ACTIONS TO TAKE:
(1) In the excerpt on the Sicilian mafia, shorten the paragraph that begins "For three generations, the Napoli family" while keeping its main facts.
(2) Pick up the excerpt on the Sicilian mafia and the Napoli sisters after its final sentence and carry it forward.

SELECTED EXCERPT:

+---+

Lorenzo Tondo at the British publication
the Guardian offers a piece on how Sicilian organized crime has retreated to
the countryside in Sicily.
The Napoli sisters keep their
entire harvest in a glass jar, resting on a wooden table in the living room.
Inside, there are only a dozen stalks of wheat. The rest of the crop – 80,000
kilograms – was destroyed by the Sicilian mafia, determined to force out these
three women working in the land of The Godfather.
For three generations, the
Napoli family farmed wheat and hay in Corleone, the historic stronghold of Cosa
Nostra. Their father, Salvatore, was a hard worker who, after much sacrifice in
the fields, managed to send his three daughters – Marianna, Ina and Irene – to
university.
But a crisis in what was the
world’s most notorious mafia, broken apart by prosecutors, has pushed Cosa
Nostra back to their rural origins, and they want their land back.

+---+

[Spatial relation data]

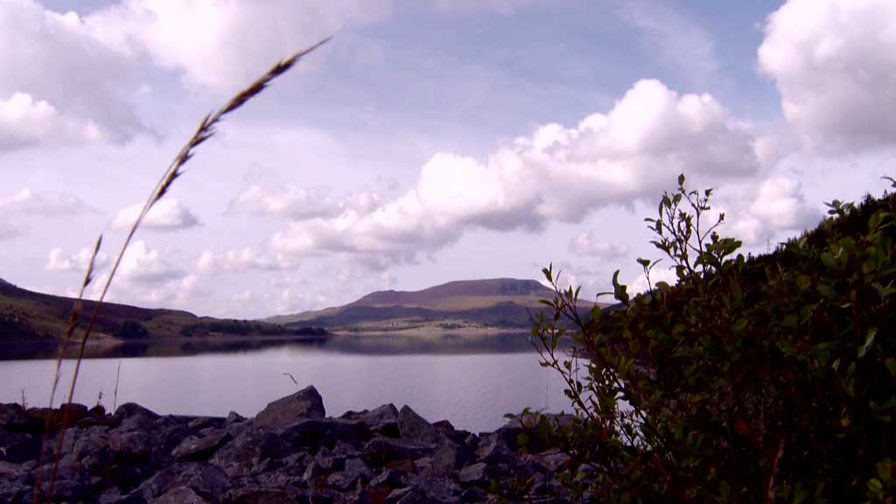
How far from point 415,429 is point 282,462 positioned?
1997mm

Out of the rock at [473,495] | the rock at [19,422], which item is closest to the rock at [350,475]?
the rock at [473,495]

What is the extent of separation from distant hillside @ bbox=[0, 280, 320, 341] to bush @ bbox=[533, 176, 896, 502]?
85.0 meters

+---+

TASK-BY-TASK RESULTS:
(1) The Napoli family farmed wheat and hay for three generations in Corleone, Cosa Nostra's historic stronghold. Their hardworking father, Salvatore, sacrificed in the fields to send his daughters Marianna, Ina and Irene to university.

(2)
… The crisis in the mafia’s
origins lie in the jailing of more than 4,000 mafiosi since 1990 and the
replacement of the old mobsters with younger bosses who lacked their authority.
Drug trafficking, once under
the monopoly control of Cosa Nostra, is now run by the most powerful Calabrian
mafia, the ’Ndrangheta. The Sicilian construction industry, which once
represented a giant business for the mafia, has lost more than €1bn since 2007,
according to the Italian Association of Builders.
Far from Palermo, hidden in
the Sicilian interior, Cosa Nostra is trying to start again from scratch.
“It is as if, pushed by the
crisis, Cosa Nostra has withdrawn into the countryside,” says Sergio Lari, the
head of the Caltanissetta prosecutor’s office in the centre of Sicily. “Far
from the pressure of the authorities in the big cities, the bosses seem to have
found a safe haven.”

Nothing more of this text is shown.